I've a project that has a lot of libraries to it, for a total of 25135 visible in the classpath, now I'm having proguard only keep 1 class, which has no dependencies at all on anything (it's a trivial java class with a main that only does System.out.println("hello world")). The resulting jar nevertheless, is keeping 1076 classes, none of them make sense, and when using -whyareyoukeeping on any of them, the processing time multiplies by 100 (it ends up taking like 30 minutes, instead of ~40.
The justification for keeping the class is
monix.execution.Scheduler
is kept by a directive in the configuration.
but my directives, as shown by the printseeds is
randomstuff.SimpleMain
I can check via decompilation of my trivial java class that it really has no dependencies on anything else, and the injars and libraries parameters are correctly generated.
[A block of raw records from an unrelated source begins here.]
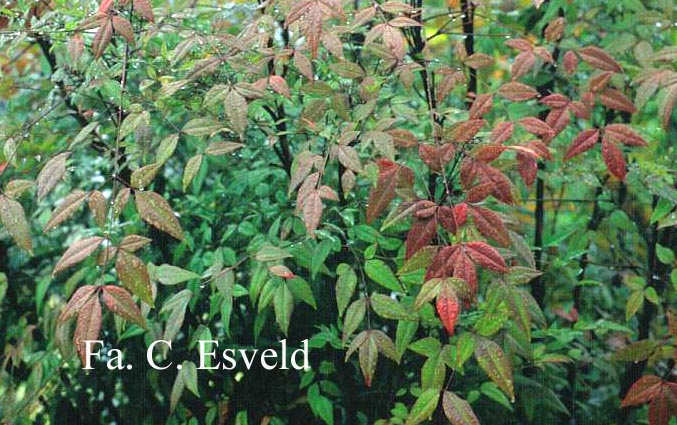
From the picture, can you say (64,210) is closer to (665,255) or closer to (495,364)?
(495,364)

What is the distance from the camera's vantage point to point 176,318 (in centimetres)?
158

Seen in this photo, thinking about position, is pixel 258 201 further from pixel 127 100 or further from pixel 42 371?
pixel 42 371

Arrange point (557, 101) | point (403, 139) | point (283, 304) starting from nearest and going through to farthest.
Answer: point (403, 139)
point (283, 304)
point (557, 101)

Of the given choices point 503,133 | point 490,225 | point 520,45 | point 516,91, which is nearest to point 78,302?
point 490,225

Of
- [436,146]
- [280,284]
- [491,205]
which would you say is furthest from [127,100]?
[491,205]

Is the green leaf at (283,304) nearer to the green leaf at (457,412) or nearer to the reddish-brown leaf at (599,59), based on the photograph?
the green leaf at (457,412)

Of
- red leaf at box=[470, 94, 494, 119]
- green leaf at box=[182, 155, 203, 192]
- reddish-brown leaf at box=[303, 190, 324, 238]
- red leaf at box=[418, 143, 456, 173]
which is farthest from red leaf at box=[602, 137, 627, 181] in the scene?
green leaf at box=[182, 155, 203, 192]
The classes that are being kept, all belong to some scala libraries I have in the classpath, though only some classes of some libraires are being kept (it's not even consistent). Here's the code of SmpleMain
package randomstuff;
public class SimpleMain {
public static void main(String[] args) {
System.out.println("hello world");
}
}
Attached are configuration file as well as output from proguard
Errata (because I can't seem to be able to edit the original post):
This can only happen if you have more ProGuard configuration outside of your own configuration file. Are you running ProGuard by itself or as part of a build system? Can the build system be adding options? You can check with
The configuration file is generated by a build tool, nevertheless I've inspected it myself and played with it, and I can run proguard directly with that configuration file and I still observe this behaviour.
Would you be able to share the configuration with us for inspection?
The attachment I included in the original report: "proguardoutput", is a text file that has the configuration at the beginning, and after that (separated with some blank lines and a line of equal signs) comes the log.